Article | Open Access
Social Exclusion and Mental Wellbeing in Older Romanians
Abstract: In Romania, inequalities in health and wellbeing between younger and older Romanians are substantial, and an important reason for inequalities may be the higher risk of social exclusion among older adults. After the fall of Communism in 1989, the many transformations in economic structures and welfare regimes contributed to enhanced levels of social exclusion, in particular among the older generations. Social exclusion is a multidimensional problem with substantial effects on the mental wellbeing of people. The present study examines age differences in mental wellbeing and evaluates to what extent differences can be explained by age and social exclusion, while controlling for a number of potential confounders. Data are from the fourth wave (2016) of the European Quality of Life Survey. Data for Romania include 1004 people aged between 18 and 85 years old, of which 726 are included in the analyses (only complete cases). In the study sample, 259 were 55 years or older. Mental wellbeing was measured with The World Health Organization Wellbeing Index (WHO-5 scale), and social exclusion was measured in four domains: social relations, material resources, services and the neighbourhood. The results show that older Romanians have a statistically significant lower mental wellbeing than younger generations in Romania. All domains of social exclusion were associated with lower levels of mental wellbeing. These effects remained statistically significant after controlling for partner status, chronic diseases, having children, and level of education. Improving mental wellbeing of older Romanians would greatly benefit from increasing social inclusion by means of social transfers provided by the government, improving the neighbourhood and access to services, and providing facilities to enhance the social network.

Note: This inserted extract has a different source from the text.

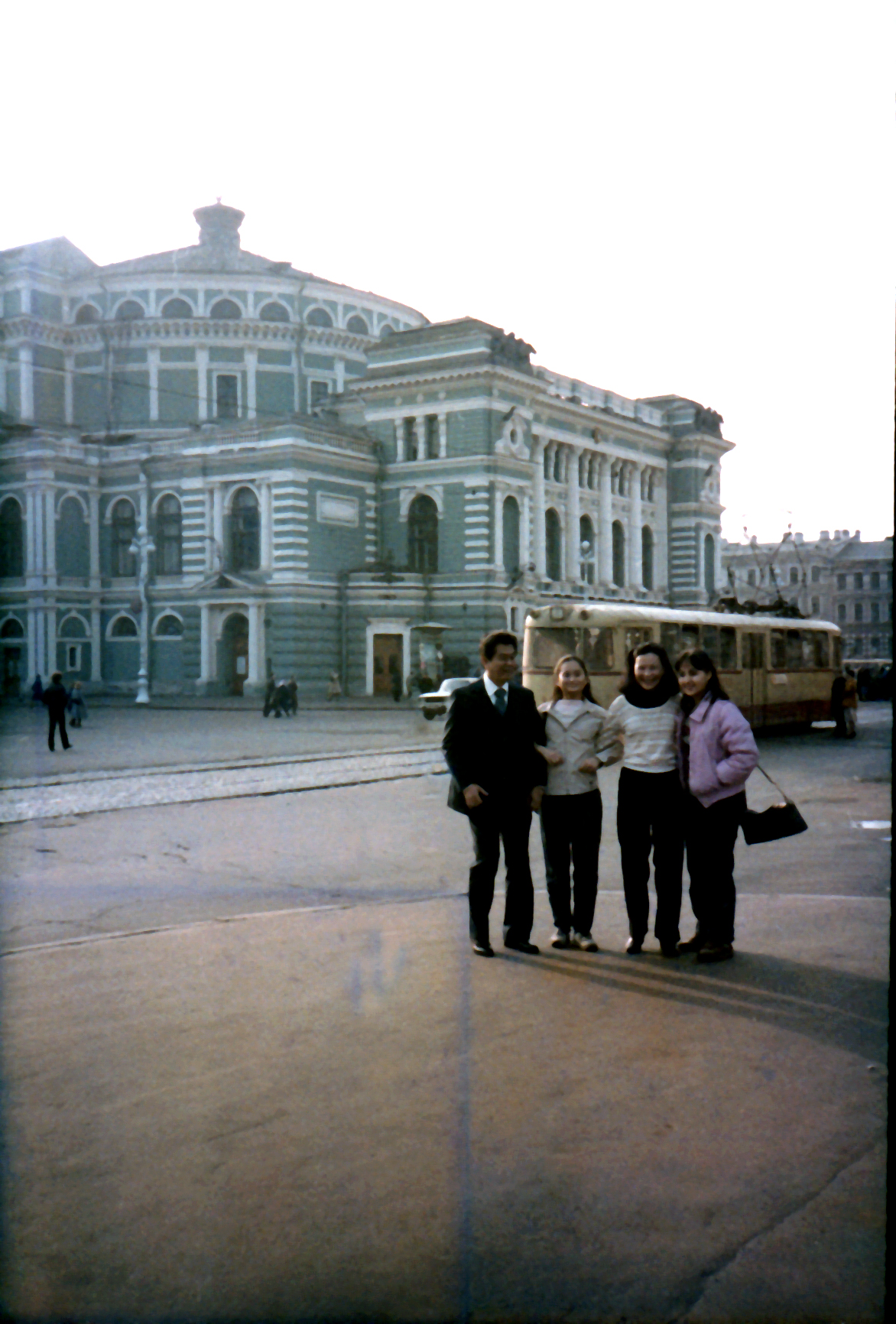 Posing in front of the Hermitage Museum was one of the many bonding moments that the Macuja family shared during Lisa Macuja's four-year stay in Russia, from 1982 to 1986. Those precious visits helped Lisa cope with her homesickness, doubts and fears. Photo from the Ballet Manila Archives collection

Keywords: ageing; mental wellbeing; post-Communist welfare; social exclusion; Romania
© Iuliana Precupetu, Marja Aartsen, Marian Vasile. This is an open access article distributed under the terms of the Creative Commons Attribution 4.0 license (http://creativecommons.org/licenses/by/4.0), which permits any use, distribution, and reproduction of the work without further permission provided the original author(s) and source are credited.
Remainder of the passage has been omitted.